4/8/09
Una cámara que escribe
Un western de Samuel Fuller no se parece a ninguna película del oeste. Un película de guerra de Fuller no se parece a ninguna película bélica, más aún cualquier película de guerra parece falsa ante una de Fuller. Un film noir de Fuller hace que cualquier película de cine negro palidezca. Estoy exagerando, es cierto, pero muy poco, casi nada. Sam Fuller no se parece a nadie. Bueno sí, Sam Fuller sólo se parece a Sam Fuller.
El de Fuller es un cine que busca por todos los medios (y los medios cambian de filme en filme, aunque puedan advertirse motivos, correspondencias y rimas que pudieran dibujar algo así como un estilo, o quizá más bien un arte), y bajo cualquier condición, conservar el fuego del impulso inicial que alumbró el germen de la película. Por eso, debemos creerle cuando declara que el trabajo de un director consiste en asegurarse de que la película acabada conserva lo que cautivó su interés al principio, aquello que lo conmovió, que le robó el corazón de cineasta. Fuller sólo le es fiel a ese sentimiento original, ése es su motor, el manantial de su inspiración, el detonante del instinto visual, su único y verdadero guión. Lo demás son historias.

● **Datos proporcionados**:
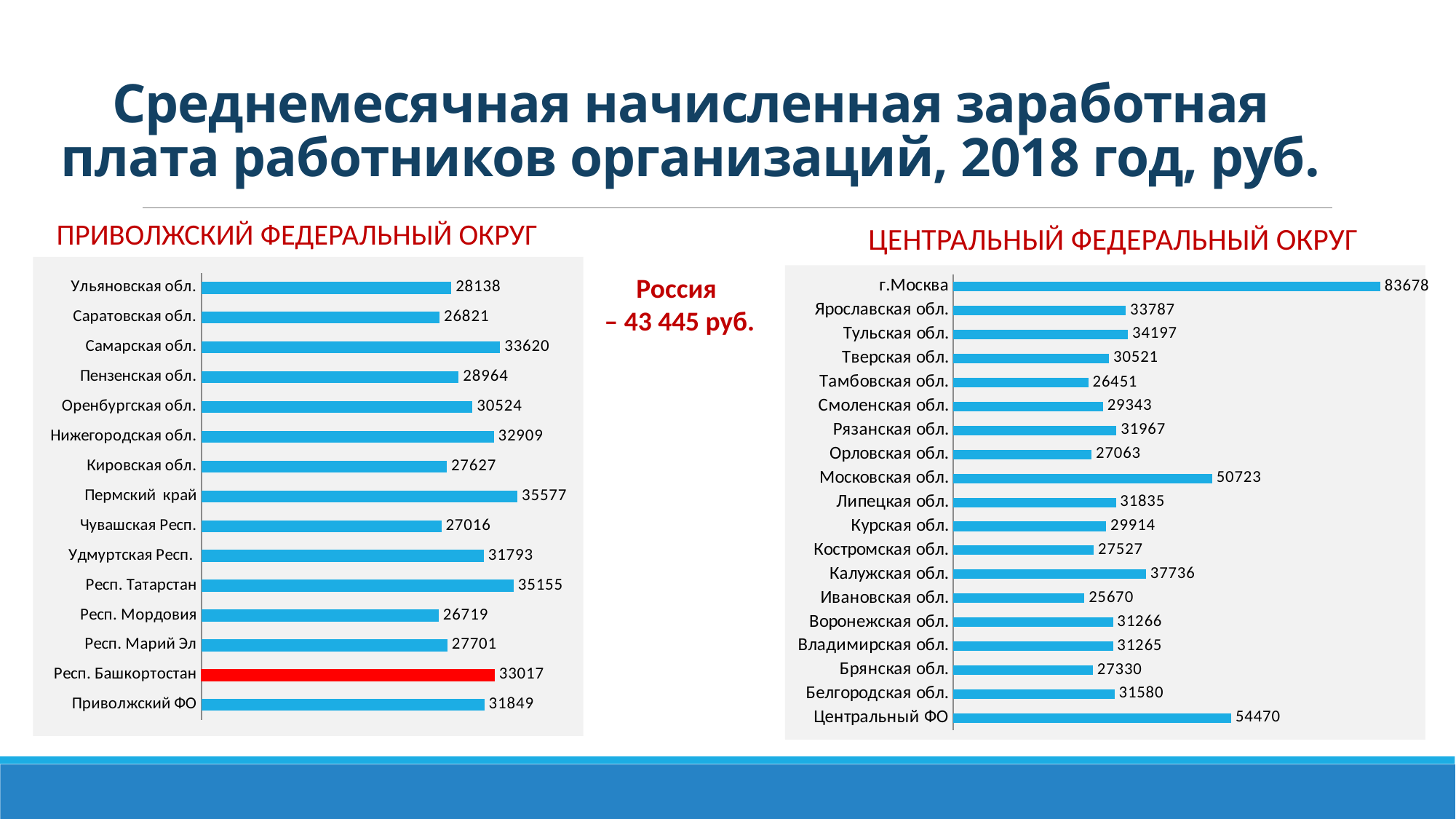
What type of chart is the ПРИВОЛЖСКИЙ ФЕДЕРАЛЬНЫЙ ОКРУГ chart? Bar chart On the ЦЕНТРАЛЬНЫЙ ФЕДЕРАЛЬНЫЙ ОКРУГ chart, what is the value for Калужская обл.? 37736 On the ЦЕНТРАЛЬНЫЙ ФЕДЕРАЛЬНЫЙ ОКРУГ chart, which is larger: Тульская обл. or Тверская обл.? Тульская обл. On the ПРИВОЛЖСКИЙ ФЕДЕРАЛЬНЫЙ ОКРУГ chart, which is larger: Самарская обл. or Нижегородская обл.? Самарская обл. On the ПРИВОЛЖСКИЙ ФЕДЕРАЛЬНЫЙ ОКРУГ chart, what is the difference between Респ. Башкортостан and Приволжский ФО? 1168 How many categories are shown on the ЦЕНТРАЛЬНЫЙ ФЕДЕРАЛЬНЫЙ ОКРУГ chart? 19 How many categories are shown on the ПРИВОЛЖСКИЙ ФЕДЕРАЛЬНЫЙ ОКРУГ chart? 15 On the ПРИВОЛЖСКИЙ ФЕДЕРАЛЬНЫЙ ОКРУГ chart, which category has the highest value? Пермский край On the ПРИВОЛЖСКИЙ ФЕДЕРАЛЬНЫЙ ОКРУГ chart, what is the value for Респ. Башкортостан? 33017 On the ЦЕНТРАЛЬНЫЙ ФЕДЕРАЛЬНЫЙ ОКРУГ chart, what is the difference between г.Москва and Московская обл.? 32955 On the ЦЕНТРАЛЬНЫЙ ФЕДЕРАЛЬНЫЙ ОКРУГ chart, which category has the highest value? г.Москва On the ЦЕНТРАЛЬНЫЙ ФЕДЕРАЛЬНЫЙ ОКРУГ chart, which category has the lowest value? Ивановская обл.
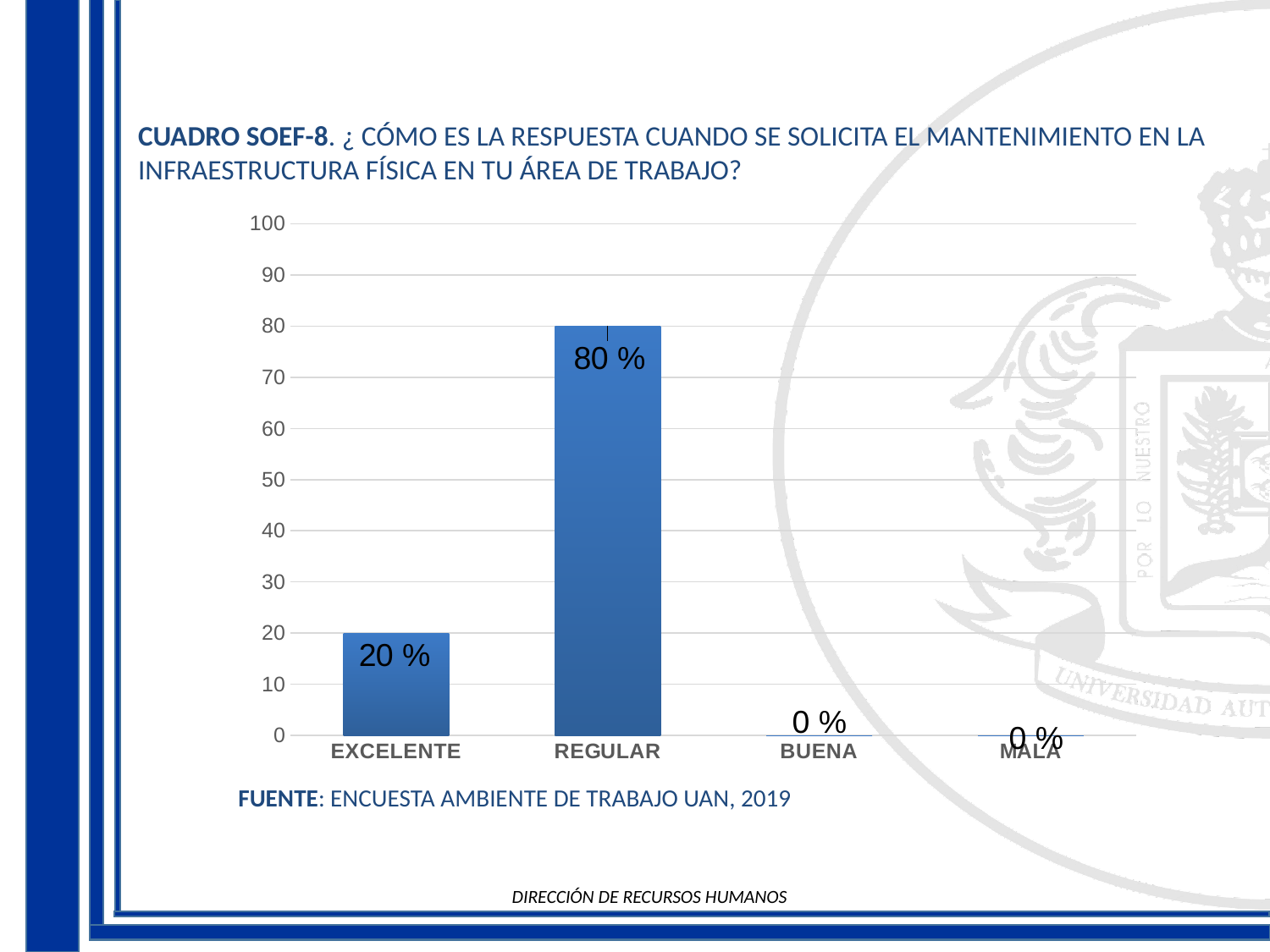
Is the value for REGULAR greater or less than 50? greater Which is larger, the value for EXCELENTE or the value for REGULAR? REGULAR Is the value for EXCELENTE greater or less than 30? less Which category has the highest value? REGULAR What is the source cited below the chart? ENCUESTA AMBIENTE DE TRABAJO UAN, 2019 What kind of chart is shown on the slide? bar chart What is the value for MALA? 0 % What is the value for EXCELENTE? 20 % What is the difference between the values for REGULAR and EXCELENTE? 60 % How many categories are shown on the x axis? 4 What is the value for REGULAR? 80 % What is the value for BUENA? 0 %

● **Instrucciones de trabajo**:
A – Reproduzca fielmente el fragmento del texto sobre Samuel Fuller que va de "El de Fuller" a "demás son historias.".
B – Responda brevemente, a partir del texto sobre Samuel Fuller, las siguientes preguntas:
(i) ¿A quién se parece Sam Fuller?
(ii) Según declara Fuller, ¿en qué consiste el trabajo de un director?
(iii) ¿Qué efecto tiene un film noir de Fuller sobre cualquier película de cine negro?
C – Prosiga el texto sobre Samuel Fuller a partir de su última oración.

● **Lista de respuestas**:
A –
El de Fuller es un cine que busca por todos los medios (y los medios cambian de filme en filme, aunque puedan advertirse motivos, correspondencias y rimas que pudieran dibujar algo así como un estilo, o quizá más bien un arte), y bajo cualquier condición, conservar el fuego del impulso inicial que alumbró el germen de la película. Por eso, debemos creerle cuando declara que el trabajo de un director consiste en asegurarse de que la película acabada conserva lo que cautivó su interés al principio, aquello que lo conmovió, que le robó el corazón de cineasta. Fuller sólo le es fiel a ese sentimiento original, ése es su motor, el manantial de su inspiración, el detonante del instinto visual, su único y verdadero guión. Lo demás son historias.

B –
(i) Sólo se parece a Sam Fuller.
(ii) Consiste en asegurarse de que la película acabada conserva lo que cautivó su interés al principio.
(iii) Hace que cualquier película de cine negro palidezca.

C –
Por más que reivindique el gancho (¡h-i-s-t-o-r-i-a!, enfatizará con un cigarro Montecristo del nº1 que no abandona jamás -aunque en los últimos años lo mantenga apagado las más de las veces- ante cualquiera que quisiera escucharle) y la escritura del guión y profese admiración a guionistas como Hecht, Mankiewicz o Wilder, la construcción dramática no era el fuerte de Fuller, por más que Wim Wenders, rendido admirador, proclame ante Felipe Vega y Fernando Trueba -lo entrevistaron mientras rodaba El estado de las cosas (1982), en la que Fuller interpretaba el papel de un director de fotografía- que "es un genio del guión, un genio del arte dramático".
Claro que le encantaba contar historias con fuerza y trazar argumentos de impacto, pero no era un tipo con la paciencia necesaria para escribir una y otra versión o para echar meses encerrado en una habitación escribiendo uno de esos guiones que son auténticas piezas de orfebrería dramatúrgica. Fuller era demasiado incandescente como para eso. Demasiado rápido. Era un torrente de ideas tal (él sí, como quizá no haya habido otro) que no tenía tiempo para darles una forma acabada (que tantas veces es la forma de darles muerte, o sea, de asesinar aquel impulso primero que lo empujaba).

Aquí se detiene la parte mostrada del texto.